United States District Court, D. Colorado

January 8, 2016

XY, LLC, Plaintiff / Counterclaim Defendant,
v.
TRANS OVA GENETICS, LC, Defendant/Counterclaim Plaintiff.

ORDER ON MOTIONS TO EXCLUDE EXPERT TESTIMONY

William J. Martínez United States District Judge

Plaintiff XY, LLC (“XY”) brings this case against Defendant Trans Ova Genetics, LC (“Trans Ova”) arising out of disputes over a License Agreement which had permitted Trans Ova to use XY’s patented technology. XY brings claims for breach of contract and patent infringement, and Trans Ova counterclaims for breach of contract and breach of the covenant of good faith and fair dealing, as well as asserting various defenses. (See ECF No. 301.) This case is set for a three-week jury trial commencing on Monday, January 25, 2016, with the Final Trial Preparation Conference set for January 8, 2016. (ECF No. 314.)

This matter is before the Court on three motions seeking to exclude expert testimony. For the reasons set forth below, XY’s Motion to Exclude Expert Testimony of Dr. David DeRamus (ECF No. 330) is denied in its entirety, and Trans Ova’s Motions to Exclude Testimony of XY’s Expert Dr. James C.S. Wood (ECF No. 322) and XY’s Expert Todd Schoettelkotte (ECF No. 326) are granted in part and denied in part.

I. LEGAL STANDARD

A district court must act as a “gatekeeper” in admitting or excluding expert testimony. Bitler v. A.O. Smith Corp., 400 F.3d 1227, 1232 (10th Cir. 2004). Admission of expert testimony is governed by Rule 702, which provides:

If scientific, technical, or other specialized knowledge will assist the trier of fact to understand the evidence or to determine a fact in issue, a witness qualified as an expert by knowledge, skill, experience, training, or education, may testify thereto in the form of an opinion or otherwise, if (1) the testimony is based upon sufficient facts or data, (2) the testimony is the product of reliable principles and methods, and (3) the witness has applied the principles and methods reliably to the facts of the case.

Fed. R. Evid. 702. The proponent of the expert testimony bears the burden of proving the foundational requirements of Rule 702 by a preponderance of the evidence. United States v. Nacchio, 555 F.3d 1234, 1241 (10th Cir. 2009).

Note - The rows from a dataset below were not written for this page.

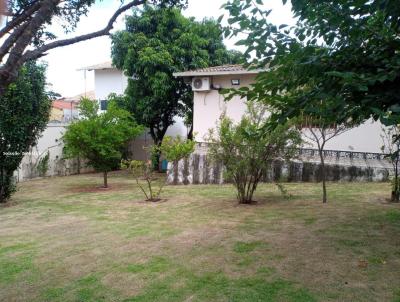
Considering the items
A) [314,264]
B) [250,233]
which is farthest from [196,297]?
[250,233]

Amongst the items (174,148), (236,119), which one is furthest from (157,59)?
(174,148)

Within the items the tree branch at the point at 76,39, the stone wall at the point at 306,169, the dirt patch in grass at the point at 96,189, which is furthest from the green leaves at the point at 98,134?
the tree branch at the point at 76,39

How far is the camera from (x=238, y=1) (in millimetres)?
4406

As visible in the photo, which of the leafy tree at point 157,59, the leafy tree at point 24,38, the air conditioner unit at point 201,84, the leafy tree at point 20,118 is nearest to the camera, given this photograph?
the leafy tree at point 24,38

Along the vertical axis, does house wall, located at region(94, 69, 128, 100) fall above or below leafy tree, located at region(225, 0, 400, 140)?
above

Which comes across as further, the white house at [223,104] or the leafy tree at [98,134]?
the leafy tree at [98,134]

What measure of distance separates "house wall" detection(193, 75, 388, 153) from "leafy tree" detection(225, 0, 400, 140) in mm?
8226

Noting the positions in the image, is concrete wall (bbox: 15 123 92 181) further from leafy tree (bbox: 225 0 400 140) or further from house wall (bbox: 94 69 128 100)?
leafy tree (bbox: 225 0 400 140)

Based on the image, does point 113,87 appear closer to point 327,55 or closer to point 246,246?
point 246,246

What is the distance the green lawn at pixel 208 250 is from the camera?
4.35 metres

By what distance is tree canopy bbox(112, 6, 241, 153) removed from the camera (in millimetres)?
16297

To qualify as an expert, the witness must possess such “knowledge, skill, experience, training, or education” in the particular field as to make it appear that his or her opinion would rest on a substantial foundation and would tend to aid the trier of fact in its search for the truth. LifeWise Master Funding v. Telebank, 374 F.3d 917, 928 (10th Cir. 2004). To establish that the proffered testimony is reliable, the reasoning or methodology underlying the testimony must be valid and must be properly applied to the facts in issue. See Daubert v. Merrell Dow Pharm., Inc., 509 U.S. 579, 592-94 (1993) (listing four factors relevant to assessing reliability: (1) whether the theory has been tested; (2) whether the theory has been subject to peer review and publication; (3) the known or potential rate of error associated with the theory; and (4) whether the theory has attained widespread or general acceptance).

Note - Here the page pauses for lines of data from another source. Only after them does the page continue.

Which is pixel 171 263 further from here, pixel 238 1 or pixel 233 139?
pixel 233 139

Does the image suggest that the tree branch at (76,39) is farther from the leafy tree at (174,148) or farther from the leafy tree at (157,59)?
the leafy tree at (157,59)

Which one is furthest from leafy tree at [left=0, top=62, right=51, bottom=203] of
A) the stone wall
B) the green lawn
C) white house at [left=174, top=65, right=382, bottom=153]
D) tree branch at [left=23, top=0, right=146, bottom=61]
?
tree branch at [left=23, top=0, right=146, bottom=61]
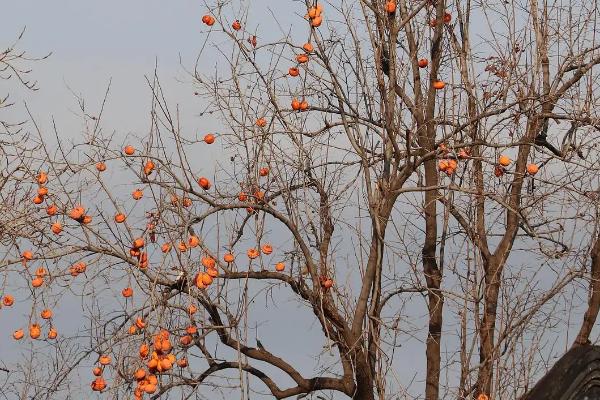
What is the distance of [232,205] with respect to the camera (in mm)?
6742

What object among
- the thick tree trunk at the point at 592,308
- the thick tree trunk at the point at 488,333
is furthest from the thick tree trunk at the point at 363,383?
the thick tree trunk at the point at 592,308

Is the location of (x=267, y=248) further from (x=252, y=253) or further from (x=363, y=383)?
(x=363, y=383)

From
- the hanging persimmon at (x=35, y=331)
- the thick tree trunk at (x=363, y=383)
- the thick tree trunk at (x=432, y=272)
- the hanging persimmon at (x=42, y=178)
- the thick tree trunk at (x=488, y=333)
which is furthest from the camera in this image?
the thick tree trunk at (x=432, y=272)

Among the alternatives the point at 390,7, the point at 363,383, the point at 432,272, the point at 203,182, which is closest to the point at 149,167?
the point at 203,182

While an expert witness’s testimony must assist the jury to be deemed admissible, Fed.R.Evid. 702(a), it may not usurp the jury’s fact-finding function. See Specht v. Jensen, 853 F.2d 805, 808 (10th Cir. 1988). The line between what is helpful to the jury and what intrudes on the jury’s role as the finder of fact is not always clear, but it is well-settled that “[a]n opinion is not objectionable just because it em braces an ultimate issue.” Fed.R.Evid. 704.

Ultimately, “the rejection of expert testimony is the exception rather than the rule.” Fed.R.Evid. 702 advisory committee’s note. “[T]he trial court’s role as gatekeeper is not intended to serve as a replacement for the adversary system. . . . Vigorous cross-examination, presentation of contrary evidence, and careful instruction on the burden of proof are the traditional and appropriate means of attacking shaky but admissible evidence.” Id.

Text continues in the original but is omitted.